Cerca de 30 mil crianças nascem com algum tipo de cardiopatia congênita no Brasil todos os anos, segundo o Ministério da Saúde. Neste 12 de junho, data que marca o Dia Nacional de Conscientização sobre a Cardiopatia Congênita, especialistas reforçam a importância do diagnóstico precoce para reduzir riscos e ampliar as chances de tratamento.
De acordo com a coordenadora da Divisão de Cardiologia da Criança e do Adolescente do Instituto Nacional de Cardiologia (INC), Renata Mattos, o país avançou no acesso aos exames e aos tratamentos especializados.
Segundo a médica, algumas regiões ainda enfrentam desafios, mas o cenário apresenta evolução significativa. Além disso, mais crianças recebem diagnóstico nos primeiros meses de vida, o que permite intervenções mais rápidas.
Malformação afeta milhares de recém-nascidos
A cardiopatia congênita reúne diferentes alterações estruturais que surgem durante a formação do coração do bebê ainda na gestação.
Dados internacionais indicam que aproximadamente 1% dos nascidos vivos apresentam algum tipo da condição. Entre esses casos, cerca de 30% exigem atenção médica logo nos primeiros anos de vida.
Por causa da diversidade dos quadros clínicos, algumas crianças precisam de tratamento imediato, enquanto outras convivem com sintomas mais leves durante a infância.
Exames durante a gestação ajudam no planejamento
Quando os médicos identificam a cardiopatia ainda durante a gravidez, a equipe consegue organizar todo o acompanhamento necessário para o nascimento.
Na maioria das situações, o diagnóstico fetal não resulta em cirurgia durante a gestação.
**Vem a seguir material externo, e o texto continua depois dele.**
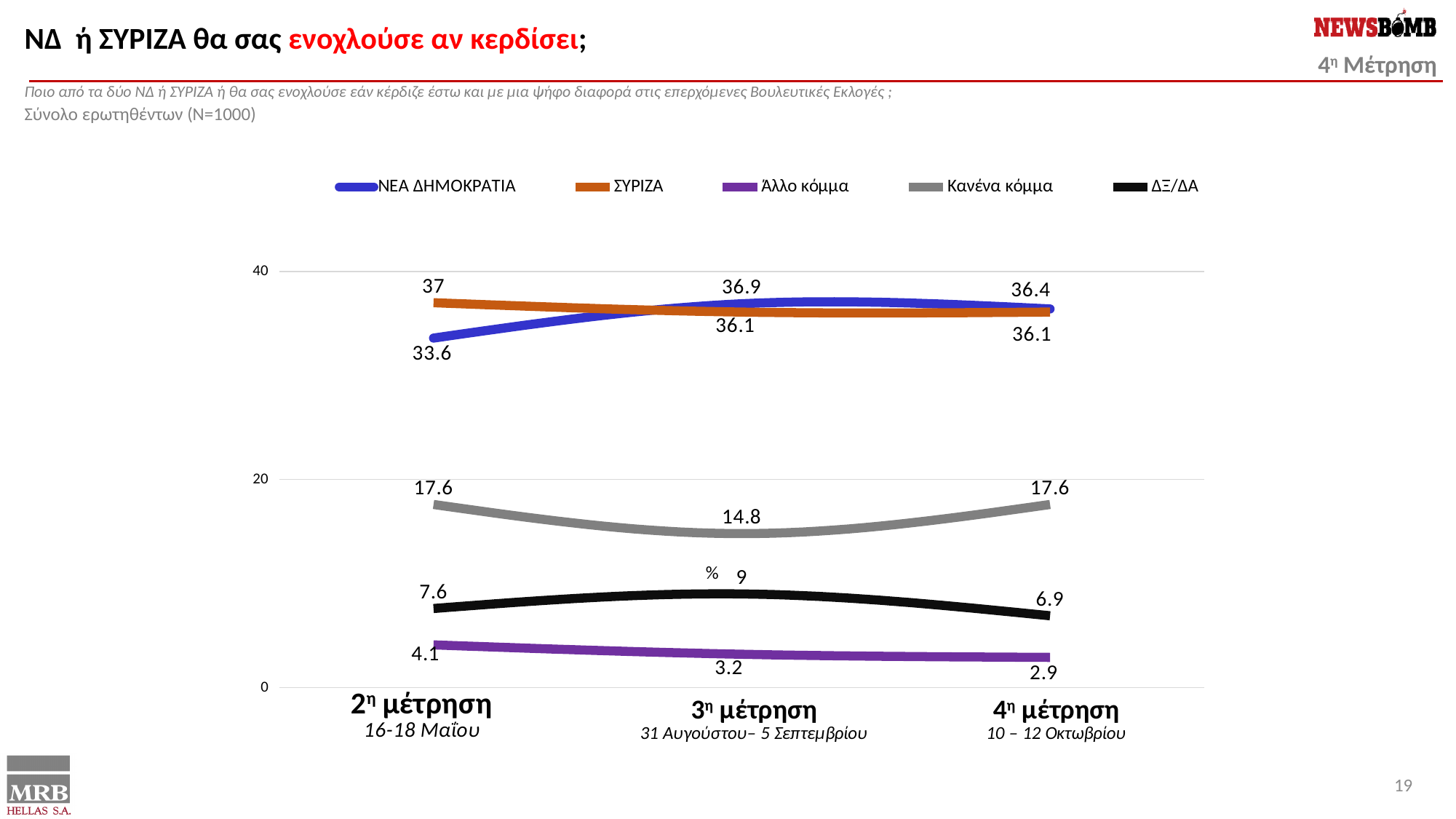
How many measurement points are shown along the x axis? 3 Which series has the highest value at the 2η μέτρηση? ΣΥΡΙΖΑ Which series has the lowest value at the 4η μέτρηση? Άλλο κόμμα What is the value for Κανένα κόμμα at the 4η μέτρηση? 17.6 What is the value for ΣΥΡΙΖΑ at the 3η μέτρηση? 36.1 What is the difference between the ΝΕΑ ΔΗΜΟΚΡΑΤΙΑ and ΣΥΡΙΖΑ values at the 2η μέτρηση? 3.4 What type of chart is shown on the slide? line chart How many series does the legend list? 5 Does the value for Άλλο κόμμα rise or fall from the 2η μέτρηση to the 4η μέτρηση? fall What is the value for ΔΞ/ΔΑ at the 3η μέτρηση? 9 Which is larger at the 3η μέτρηση: the value for Κανένα κόμμα or the value for ΔΞ/ΔΑ? Κανένα κόμμα What is the value for ΝΕΑ ΔΗΜΟΚΡΑΤΙΑ at the 2η μέτρηση? 33.6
No entanto, ele permite definir o local ideal para o parto e preparar o atendimento especializado.
Por exemplo, bebês que necessitam de cirurgia ou cateterismo logo após o nascimento devem nascer em hospitais com Unidade de Terapia Intensiva (UTI) e estrutura cardiológica.
Dessa forma, as equipes médicas reduzem riscos e agilizam o início do tratamento.
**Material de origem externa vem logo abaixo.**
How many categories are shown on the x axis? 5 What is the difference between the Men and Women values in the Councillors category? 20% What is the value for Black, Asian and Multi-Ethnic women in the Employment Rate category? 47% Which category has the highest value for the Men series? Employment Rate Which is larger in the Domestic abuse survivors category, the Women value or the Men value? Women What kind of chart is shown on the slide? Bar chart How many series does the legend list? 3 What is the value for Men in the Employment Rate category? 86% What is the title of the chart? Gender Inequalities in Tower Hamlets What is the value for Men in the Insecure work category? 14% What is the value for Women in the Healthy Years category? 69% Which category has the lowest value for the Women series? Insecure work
Famílias precisam observar sinais de alerta
Especialistas orientam pais e responsáveis a observarem possíveis sinais de problemas cardíacos, especialmente quando o diagnóstico não ocorre logo após o nascimento.
Entre os principais alertas estão dificuldade para ganhar peso, cansaço durante as mamadas e respiração acelerada ou ofegante.
Além disso, a coloração arroxeada nos lábios ou na ponta do nariz pode indicar dificuldades na oxigenação do sangue.
Já entre crianças maiores, sintomas como palpitações e dores no peito também exigem avaliação médica.
Por isso, o acompanhamento regular com o pediatra desempenha papel fundamental na identificação precoce de alterações cardíacas.
Tratamento permite vida ativa e saudável
Graças aos avanços da medicina, muitos pacientes conseguem corrigir a cardiopatia com apenas um procedimento. Em outros casos, os médicos realizam diferentes cirurgias ao longo da vida.
Segundo Renata Mattos, o tratamento adequado oferece grandes chances de uma vida normal.
Atualmente, pacientes com cardiopatias congênitas estudam, trabalham, formam famílias e praticam atividades físicas. Inclusive, os especialistas passaram a incentivar a prática de exercícios em muitos casos, desde que exista acompanhamento médico.
História de superação reforça importância do acesso à saúde
Nathan Senna Alves recebeu o diagnóstico de cardiopatia congênita grave logo após o nascimento. Desde bebê, ele iniciou o acompanhamento na instituição Pró Criança Cardíaca.
Ao longo da vida, Nathan passou por três cirurgias cardíacas. A primeira ocorreu aos 2 anos de idade. Depois, ele realizou novos procedimentos aos 6 e aos 18 anos para substituir válvulas do coração.
Hoje, aos 30 anos, Nathan é casado, tem um filho e mantém acompanhamento médico regular sem apresentar complicações decorrentes da última cirurgia.
Sua trajetória demonstra como o diagnóstico precoce e o tratamento adequado podem transformar a realidade dos pacientes.
SUS oferece atendimento completo
O Sistema Único de Saúde (SUS) disponibiliza atendimento integral para crianças com cardiopatia congênita, desde a gestação até procedimentos de alta complexidade.
Entre as principais ferramentas de diagnóstico estão o ecocardiograma fetal, recomendado durante o pré-natal, e o Teste do Coraçãozinho, realizado ainda na maternidade entre 24 e 48 horas após o nascimento.
Após a confirmação do diagnóstico, os pacientes seguem para centros especializados, onde recebem acompanhamento clínico, exames e cirurgias custeados pelo SUS.
Dessa maneira, a rede pública amplia as oportunidades de tratamento e contribui para aumentar a sobrevivência e a qualidade de vida de milhares de crianças em todo o país.